A pseudo-linear estimator for Doppler-bearing tracking, called DBPLE, is
proposed. By applying it to individual legs a multi-leg
tracker is created. The DBPLE is fast, explicit and stable.
It is further almost free from bias and has a precision comparable to that of
the computationally far more expensive maximum likelihood estimator, MLE.
The DBPLE works well in most non-manoeuvring own-ship scenarios and
asymptotic theory is used to investigate when. Under some
conditions, especially if the own-ship manoeuvres, the DBPLE needs to be
followed by another estimator to be effective. The MLE or an approximate
likelihood estimator, ALE, inspired by the DBPLE, can play that role.

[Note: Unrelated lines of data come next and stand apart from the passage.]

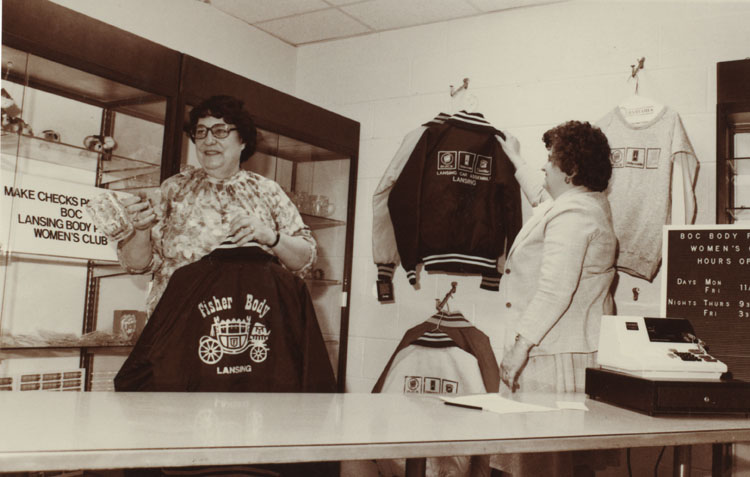 image of Shirley Sanborn displays merchandise at the Women's Club store, The Emporium. Betty White, secretary to the Personnel Director, looks on.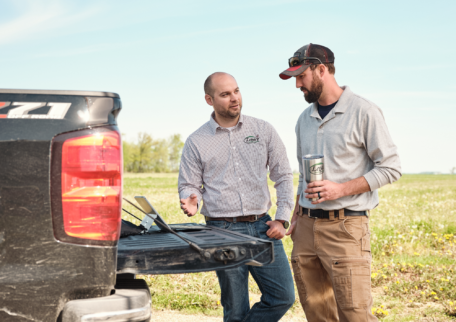 Image of farmer and agronomist in field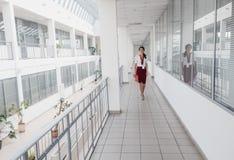 走沿办公室走廊的女商人 微笑的女实业家去反对白色办公室背景 一个新俏丽的女孩 库存照片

All three estimators are studied in a variety of scenarios where the
own-ship is manoeuvring as well as not.
A method for fast robust linear regression, the EP-method, is proposed and
used to achieve robust manoeuvre detection. The calculations are based on
least squares methods, inherit their equivariance features and are fast.
The EP-method is also applied to various published data materials.
The Hough transform, frequently used for localization of lines and other
patterns in digital images, is used to propose a new fast estimator for robust
simple regression. It searches for the best parameters in a way that is
inspired by the Fast Hough Transform, FHT. The resulting estimator can be
interpreted as an M-estimator with a robust scale estimate. Its performance is
tested using a simple linear regression experiment.